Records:
^^^^

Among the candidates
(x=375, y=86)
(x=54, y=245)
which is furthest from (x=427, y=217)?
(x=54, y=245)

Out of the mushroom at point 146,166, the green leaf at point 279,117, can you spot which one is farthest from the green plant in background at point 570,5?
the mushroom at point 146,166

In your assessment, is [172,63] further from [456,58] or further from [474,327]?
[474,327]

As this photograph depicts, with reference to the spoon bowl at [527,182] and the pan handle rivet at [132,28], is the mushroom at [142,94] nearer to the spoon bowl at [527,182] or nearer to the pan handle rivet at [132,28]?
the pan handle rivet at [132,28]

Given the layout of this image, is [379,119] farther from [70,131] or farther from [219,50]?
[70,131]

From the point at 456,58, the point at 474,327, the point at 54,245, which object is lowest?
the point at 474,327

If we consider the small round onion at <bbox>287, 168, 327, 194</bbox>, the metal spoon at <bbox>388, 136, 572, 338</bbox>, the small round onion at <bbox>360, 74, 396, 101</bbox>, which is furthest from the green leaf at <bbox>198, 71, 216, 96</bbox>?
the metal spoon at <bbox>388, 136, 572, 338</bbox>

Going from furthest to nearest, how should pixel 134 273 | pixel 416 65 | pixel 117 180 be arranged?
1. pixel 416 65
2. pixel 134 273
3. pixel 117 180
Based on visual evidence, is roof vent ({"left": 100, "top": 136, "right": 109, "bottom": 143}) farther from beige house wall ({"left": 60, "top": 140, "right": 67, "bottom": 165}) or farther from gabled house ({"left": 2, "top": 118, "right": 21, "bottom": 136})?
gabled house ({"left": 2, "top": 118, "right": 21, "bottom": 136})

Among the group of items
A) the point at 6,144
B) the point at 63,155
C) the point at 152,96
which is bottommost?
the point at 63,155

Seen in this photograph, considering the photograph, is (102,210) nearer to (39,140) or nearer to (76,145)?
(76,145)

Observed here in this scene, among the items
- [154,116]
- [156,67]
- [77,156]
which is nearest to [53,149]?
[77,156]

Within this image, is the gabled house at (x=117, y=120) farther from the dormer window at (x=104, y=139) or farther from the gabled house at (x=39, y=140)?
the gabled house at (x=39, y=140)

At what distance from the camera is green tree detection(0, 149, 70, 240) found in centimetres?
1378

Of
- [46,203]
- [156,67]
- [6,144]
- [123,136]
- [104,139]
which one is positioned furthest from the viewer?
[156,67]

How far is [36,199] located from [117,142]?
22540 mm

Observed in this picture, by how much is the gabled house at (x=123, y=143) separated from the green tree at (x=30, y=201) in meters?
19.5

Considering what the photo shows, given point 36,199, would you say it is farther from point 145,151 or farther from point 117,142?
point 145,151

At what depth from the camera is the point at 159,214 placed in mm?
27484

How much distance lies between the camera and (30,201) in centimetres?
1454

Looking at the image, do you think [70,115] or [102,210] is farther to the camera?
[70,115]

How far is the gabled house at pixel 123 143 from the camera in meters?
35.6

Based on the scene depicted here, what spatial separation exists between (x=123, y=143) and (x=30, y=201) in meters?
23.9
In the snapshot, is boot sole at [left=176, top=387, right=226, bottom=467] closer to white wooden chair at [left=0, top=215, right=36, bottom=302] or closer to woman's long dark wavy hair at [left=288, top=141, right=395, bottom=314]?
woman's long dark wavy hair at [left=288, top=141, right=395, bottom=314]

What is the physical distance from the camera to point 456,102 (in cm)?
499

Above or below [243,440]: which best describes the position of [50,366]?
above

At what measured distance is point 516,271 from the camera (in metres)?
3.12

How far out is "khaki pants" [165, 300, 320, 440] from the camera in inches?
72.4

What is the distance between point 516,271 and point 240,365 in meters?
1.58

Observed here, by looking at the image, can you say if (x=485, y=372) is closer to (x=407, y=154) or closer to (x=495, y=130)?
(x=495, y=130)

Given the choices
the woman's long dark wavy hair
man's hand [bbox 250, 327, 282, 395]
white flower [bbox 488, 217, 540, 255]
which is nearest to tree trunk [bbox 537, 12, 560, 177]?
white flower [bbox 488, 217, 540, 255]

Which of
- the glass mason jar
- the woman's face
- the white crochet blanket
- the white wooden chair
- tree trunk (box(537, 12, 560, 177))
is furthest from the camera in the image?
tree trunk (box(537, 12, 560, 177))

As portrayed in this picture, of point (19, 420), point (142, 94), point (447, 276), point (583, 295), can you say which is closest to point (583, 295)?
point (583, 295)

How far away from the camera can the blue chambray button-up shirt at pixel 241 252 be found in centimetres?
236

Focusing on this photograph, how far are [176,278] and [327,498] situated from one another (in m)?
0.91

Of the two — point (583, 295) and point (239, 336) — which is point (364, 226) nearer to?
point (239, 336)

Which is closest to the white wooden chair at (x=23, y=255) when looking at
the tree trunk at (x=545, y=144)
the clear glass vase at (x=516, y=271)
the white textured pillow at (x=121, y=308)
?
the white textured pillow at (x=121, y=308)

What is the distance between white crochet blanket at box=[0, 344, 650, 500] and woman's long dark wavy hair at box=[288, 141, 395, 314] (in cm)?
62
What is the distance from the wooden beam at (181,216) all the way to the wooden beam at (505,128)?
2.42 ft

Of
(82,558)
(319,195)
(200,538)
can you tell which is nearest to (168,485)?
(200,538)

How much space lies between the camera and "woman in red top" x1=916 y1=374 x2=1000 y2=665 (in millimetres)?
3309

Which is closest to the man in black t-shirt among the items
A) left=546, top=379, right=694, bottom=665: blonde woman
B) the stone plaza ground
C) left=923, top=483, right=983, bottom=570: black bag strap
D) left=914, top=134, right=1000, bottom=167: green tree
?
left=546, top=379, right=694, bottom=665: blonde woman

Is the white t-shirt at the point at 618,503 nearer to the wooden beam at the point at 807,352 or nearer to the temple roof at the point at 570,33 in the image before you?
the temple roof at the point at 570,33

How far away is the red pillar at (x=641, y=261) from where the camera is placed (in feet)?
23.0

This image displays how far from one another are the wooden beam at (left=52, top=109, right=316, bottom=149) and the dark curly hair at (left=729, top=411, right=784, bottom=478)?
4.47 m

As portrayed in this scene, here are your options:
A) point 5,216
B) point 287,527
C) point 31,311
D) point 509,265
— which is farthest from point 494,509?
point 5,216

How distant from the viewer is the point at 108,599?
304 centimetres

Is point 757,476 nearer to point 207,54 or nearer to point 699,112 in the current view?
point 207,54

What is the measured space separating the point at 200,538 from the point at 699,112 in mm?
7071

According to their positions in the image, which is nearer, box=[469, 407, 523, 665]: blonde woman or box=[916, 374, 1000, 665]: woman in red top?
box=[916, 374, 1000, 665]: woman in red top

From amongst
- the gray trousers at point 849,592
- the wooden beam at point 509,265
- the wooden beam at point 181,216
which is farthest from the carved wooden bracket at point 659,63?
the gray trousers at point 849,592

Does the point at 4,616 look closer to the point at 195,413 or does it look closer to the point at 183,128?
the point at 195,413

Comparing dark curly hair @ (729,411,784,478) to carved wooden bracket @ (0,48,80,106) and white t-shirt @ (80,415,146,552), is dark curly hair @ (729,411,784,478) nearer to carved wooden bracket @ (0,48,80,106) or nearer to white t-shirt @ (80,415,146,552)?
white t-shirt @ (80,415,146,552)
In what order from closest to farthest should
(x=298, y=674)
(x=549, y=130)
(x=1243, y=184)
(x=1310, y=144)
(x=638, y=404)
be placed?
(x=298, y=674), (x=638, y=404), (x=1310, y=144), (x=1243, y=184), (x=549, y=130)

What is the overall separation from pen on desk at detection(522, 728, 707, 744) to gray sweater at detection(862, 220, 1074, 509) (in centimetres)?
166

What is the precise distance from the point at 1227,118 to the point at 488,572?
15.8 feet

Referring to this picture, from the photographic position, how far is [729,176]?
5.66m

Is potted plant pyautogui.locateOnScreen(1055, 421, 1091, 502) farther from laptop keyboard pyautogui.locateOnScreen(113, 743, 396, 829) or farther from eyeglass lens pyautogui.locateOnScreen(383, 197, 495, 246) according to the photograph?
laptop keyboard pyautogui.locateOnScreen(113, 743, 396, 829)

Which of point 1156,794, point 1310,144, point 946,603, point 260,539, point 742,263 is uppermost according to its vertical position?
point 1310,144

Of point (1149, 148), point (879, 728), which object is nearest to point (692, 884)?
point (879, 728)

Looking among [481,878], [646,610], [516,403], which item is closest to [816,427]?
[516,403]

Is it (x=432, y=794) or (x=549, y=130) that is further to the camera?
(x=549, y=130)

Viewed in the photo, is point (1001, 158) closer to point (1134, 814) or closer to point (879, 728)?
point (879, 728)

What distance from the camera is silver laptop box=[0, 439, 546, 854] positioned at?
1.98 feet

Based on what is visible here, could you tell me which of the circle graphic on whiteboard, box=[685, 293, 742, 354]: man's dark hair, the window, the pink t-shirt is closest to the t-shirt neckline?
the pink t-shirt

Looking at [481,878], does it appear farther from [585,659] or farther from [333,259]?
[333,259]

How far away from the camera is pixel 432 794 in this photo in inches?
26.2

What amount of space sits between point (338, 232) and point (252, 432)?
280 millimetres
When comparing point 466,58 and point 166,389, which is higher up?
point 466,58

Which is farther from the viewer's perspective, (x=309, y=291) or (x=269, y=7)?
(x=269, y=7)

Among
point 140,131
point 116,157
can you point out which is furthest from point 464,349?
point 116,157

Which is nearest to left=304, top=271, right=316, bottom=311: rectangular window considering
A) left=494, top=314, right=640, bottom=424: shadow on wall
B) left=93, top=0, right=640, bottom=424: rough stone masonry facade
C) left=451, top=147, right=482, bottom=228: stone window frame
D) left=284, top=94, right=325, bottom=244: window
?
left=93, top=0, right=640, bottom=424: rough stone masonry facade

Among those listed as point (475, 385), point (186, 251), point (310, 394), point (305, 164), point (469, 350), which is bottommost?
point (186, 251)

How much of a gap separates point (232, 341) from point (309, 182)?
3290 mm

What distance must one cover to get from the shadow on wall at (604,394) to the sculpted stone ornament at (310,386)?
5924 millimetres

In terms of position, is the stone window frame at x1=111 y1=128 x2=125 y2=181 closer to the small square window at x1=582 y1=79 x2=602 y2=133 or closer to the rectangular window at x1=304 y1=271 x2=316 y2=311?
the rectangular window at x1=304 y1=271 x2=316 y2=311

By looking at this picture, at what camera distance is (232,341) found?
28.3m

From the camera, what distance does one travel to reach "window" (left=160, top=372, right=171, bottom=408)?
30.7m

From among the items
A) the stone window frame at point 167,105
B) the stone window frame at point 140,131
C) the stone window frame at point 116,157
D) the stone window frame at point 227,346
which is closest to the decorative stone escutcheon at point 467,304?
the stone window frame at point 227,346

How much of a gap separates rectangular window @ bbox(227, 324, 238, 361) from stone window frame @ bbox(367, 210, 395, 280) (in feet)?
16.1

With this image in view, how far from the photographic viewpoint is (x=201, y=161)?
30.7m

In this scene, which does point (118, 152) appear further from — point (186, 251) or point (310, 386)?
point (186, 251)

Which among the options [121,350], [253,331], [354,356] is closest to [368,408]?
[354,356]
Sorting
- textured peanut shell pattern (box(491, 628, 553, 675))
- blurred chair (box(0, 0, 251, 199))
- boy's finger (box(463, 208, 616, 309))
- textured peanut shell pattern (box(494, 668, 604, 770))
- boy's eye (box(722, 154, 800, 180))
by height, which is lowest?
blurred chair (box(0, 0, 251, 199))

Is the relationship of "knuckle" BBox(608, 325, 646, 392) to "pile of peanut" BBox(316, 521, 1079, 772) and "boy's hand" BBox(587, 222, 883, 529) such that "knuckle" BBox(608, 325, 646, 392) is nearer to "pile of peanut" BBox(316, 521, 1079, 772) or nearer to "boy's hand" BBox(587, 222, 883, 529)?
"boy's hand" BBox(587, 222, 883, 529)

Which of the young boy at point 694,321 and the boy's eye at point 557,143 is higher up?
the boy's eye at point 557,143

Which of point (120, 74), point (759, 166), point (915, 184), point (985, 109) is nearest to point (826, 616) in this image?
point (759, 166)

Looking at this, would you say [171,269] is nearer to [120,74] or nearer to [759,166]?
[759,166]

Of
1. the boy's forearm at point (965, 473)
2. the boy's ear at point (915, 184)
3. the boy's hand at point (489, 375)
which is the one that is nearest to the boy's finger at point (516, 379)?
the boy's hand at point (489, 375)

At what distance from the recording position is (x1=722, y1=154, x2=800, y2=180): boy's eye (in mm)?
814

^^^^

Starting with the first line of the rows above and ending after the line containing "3. pixel 117 180", write those lines as a JSON list of strings, one string per line. Leave out blank lines.

[
  "Among the candidates",
  "(x=375, y=86)",
  "(x=54, y=245)",
  "which is furthest from (x=427, y=217)?",
  "(x=54, y=245)",
  "Out of the mushroom at point 146,166, the green leaf at point 279,117, can you spot which one is farthest from the green plant in background at point 570,5?",
  "the mushroom at point 146,166",
  "In your assessment, is [172,63] further from [456,58] or further from [474,327]?",
  "[474,327]",
  "As this photograph depicts, with reference to the spoon bowl at [527,182] and the pan handle rivet at [132,28], is the mushroom at [142,94] nearer to the spoon bowl at [527,182] or nearer to the pan handle rivet at [132,28]?",
  "the pan handle rivet at [132,28]",
  "Given the layout of this image, is [379,119] farther from [70,131] or farther from [219,50]?",
  "[70,131]",
  "From the point at 456,58, the point at 474,327, the point at 54,245, which object is lowest?",
  "the point at 474,327",
  "If we consider the small round onion at <bbox>287, 168, 327, 194</bbox>, the metal spoon at <bbox>388, 136, 572, 338</bbox>, the small round onion at <bbox>360, 74, 396, 101</bbox>, which is furthest from the green leaf at <bbox>198, 71, 216, 96</bbox>?",
  "the metal spoon at <bbox>388, 136, 572, 338</bbox>",
  "Going from furthest to nearest, how should pixel 134 273 | pixel 416 65 | pixel 117 180 be arranged?",
  "1. pixel 416 65",
  "2. pixel 134 273",
  "3. pixel 117 180"
]